Hochzeiter rattern am Krückeberg – MNZ

Monteure richten oberhalb von Speckswinkel fünf neue Windräder auf
Von Alfons Wieber (0 64 28) 44 88 40 redaktion.mnz@mitteLhessen.de
Neustadt-Speckswinkel . Das erste der fünf zusätzlichen Windkraftanlagen ist gestern auf dem Krückeberg zwischen Neustadt und Specks Winkel fertig gestellt worden. Pünktlich um 9 Uhr hob Kranfahrer Rolf Beckmann aus Hamburg mit seinem 85 Meter hohen Spezialkran das auf dem Boden liegende riesige Rotorblatt an.
„Hier in der Region gibt es solch großen Kräne nicht, deshalb greifen wir beim Aufbau immer auf die Hamburger Spezialfirma zurück“, begründet Michael Rudewig von der Mengsberger Firma „Rudewig Windpower“ , die das Projekt federführend betreut.
Arbeiter eilen herbei und schrauben die stabilen Stehbolzen, die das Windrad mit dem Generator in luftiger Höhe verbinden sollen, in Windeseile ein. „Fertig“, meldet Joachim Gossmann, von der Firma Enercon aus Aurich über Funk an den Kranführer und schon schwebt das dreiblättrige Rotorblatt langsam nach oben.
Etwa bis zur Mitte des Standfußes der Windkraftanlage befindet es sich noch in der Waagerechten, dann wird es langsam in die Senkrechte gedreht und vorsichtig bis zur Spitze des Rotorhauses angehoben. Der Spezialkran der Hamburger Firma hat nämlich zwei Seile, eines ist in der Mitte der Rotornabe, das zweite an der Oberkante des Rotorgehäuses befestigt.
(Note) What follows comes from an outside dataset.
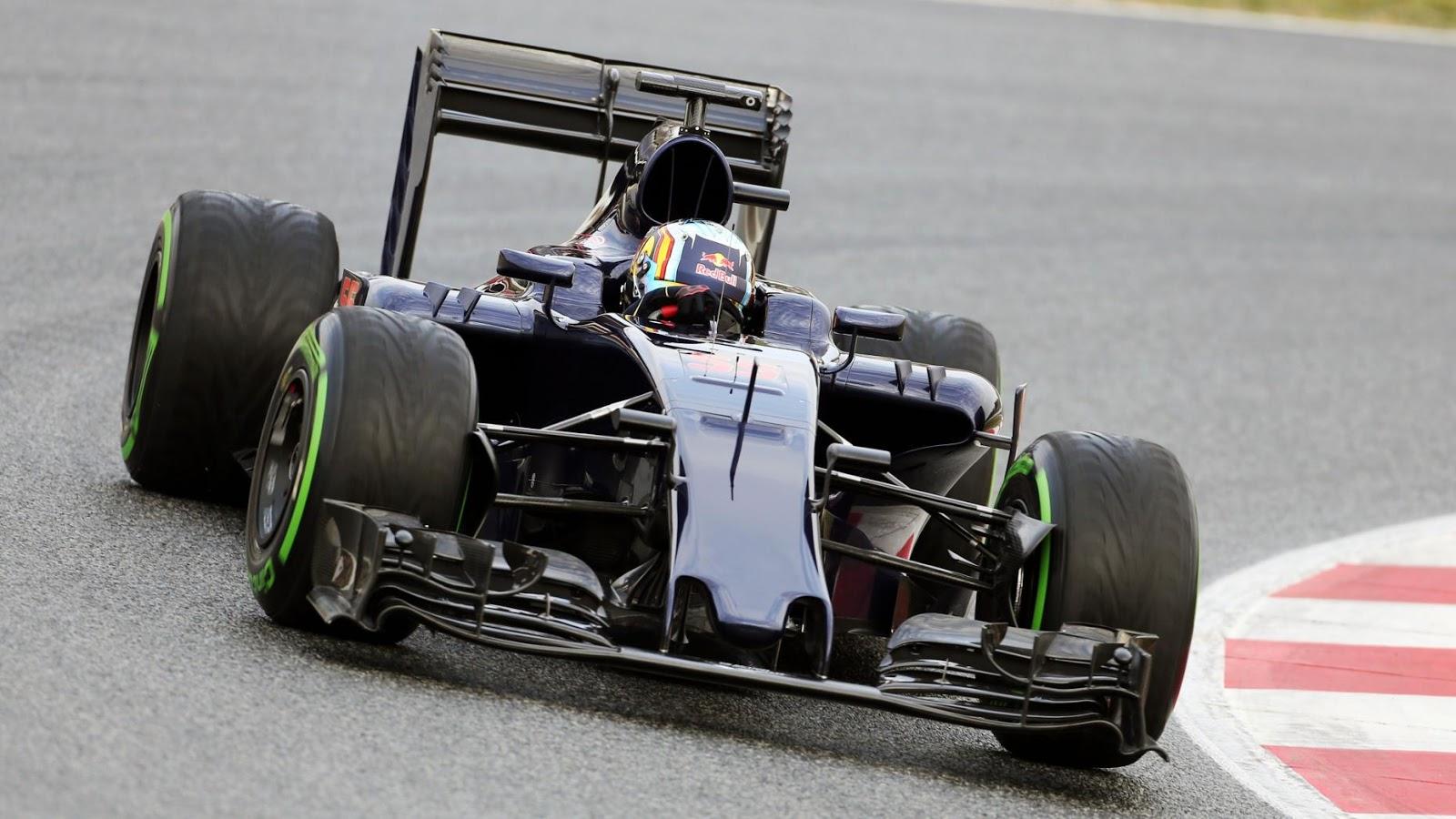 Scuderia Toro Rosso – STR11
Beide können unabhängig voneinander angesteuert werden und ermöglichen damit die Drehung von der Waagrechten in die Senkrechte. „Beim Bau von früheren Anlagen wurde der Rotor zunächst mit nur zwei montierten Blätter hochgezogen, das dritte Blatt wurde oben befestigt“, erklärte Helmut Lampe, Mitbetreiber der Windkraftanlagen auf dem Krückeberg.
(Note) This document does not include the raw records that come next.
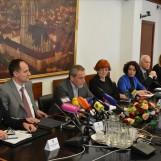 Sastanak radne skupine za izradu akcijskog plana gospodarenja otpadom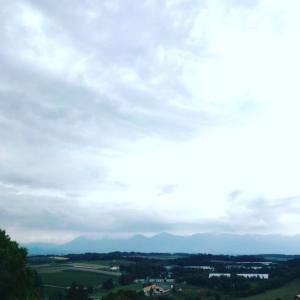 テント前の🏕景色🤗
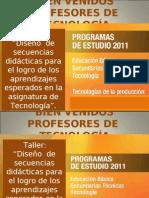 BIENVENIDOS PROFESORES DE  TECNOLOGÍA 2
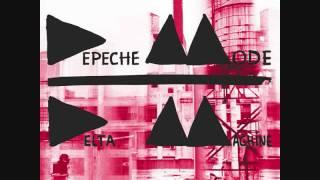 Depeche Mode - Always (B-Side)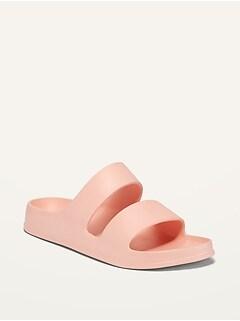 Sandales de piscine moulées en vinyle pour Fille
M Hilmar Papkes hat in acht Jahren 600 Windräder aufgebaut.
Zwei Arbeiter und zwei Elektriker der Firma Enercon aus Aurich in Ostfriesland sitzen in der nach vorne offenen Rotorgondel und warten schon auf die Ankunft des Rotorblattes. Nach einer halben Stunde ist das Werk vollbracht.
Von oben hört man das Rattern der Schlagschrauber, mit denen die Muttern auf den Stehbolzen befestigt werden. Dieser Vorgang wird bei den Windkraft-Anlagenbauern wie in der Automobilindustrie, wenn Karosserie und Motor zusammenkommen, „Hochzeit“ genannt.
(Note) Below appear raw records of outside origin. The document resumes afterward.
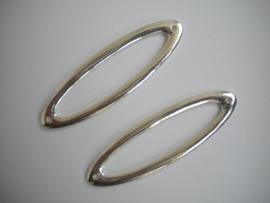 Metalen tussenzetsel 70mm per stuk zilverkleur
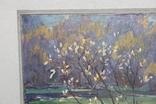 Антипов М.В. Весенний пейзаж. 1989. 60*60, фото №3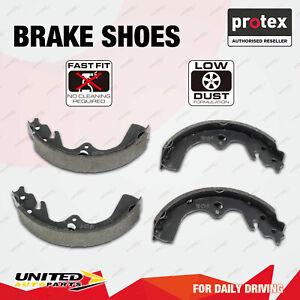 4pcs Protex Rear Brake Shoes for Peugeot 306 1.8L Sedan With Girling Brakes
„Glück gehabt, dass es heute relativ windstill ist. Bei Windgeschwindigkeiten über 10 Meter in der Sekunde hätten wir die Aktion abbrechen müssen“, sagt Hilmar Papkes, der den Aufbau vor Ort leitet und über große Erfahrung beim Bau von Windkraftanlagen besitzt. In den acht Jahren, in denen er bei der Auricher Firma beschäftigt ist, hat er schon mehr als 600 Anlagen zusammen mit seinem acht Mann Team aufgebaut. Der Turm war in drei Segmenten bereits in der vergangenen Woche zusammengesetzt worden.
Um sich dem Landschaftsbild anzupassen, ist er stufenförmig von dunkelgrün am Fußende über hellgrün in der Mitte bis weiß an der Spitze farblich abgesetzt.
In rund drei Wochen sollen die Montagearbeiten der fünf zusätzlichen Anlagen vom Typ Enercon E-53, die jede etwa 800 Kilowatt Strom erzeugen sollen, auf dem Krückeberg abgeschlossen sein.
Alle Fundamente sind seit Monaten fertig gegossen und bereit für den Aufbau des Anlagenfußes. Auf dem Parkplatz an der Bundesstraße 454 zwischen Stadtallendorf und Neustadt wartet schon der nächste Mast, in drei Teilen auf großen Anhängern verladen, auf das „Go“ von Bauleiter Hilmar Papkes.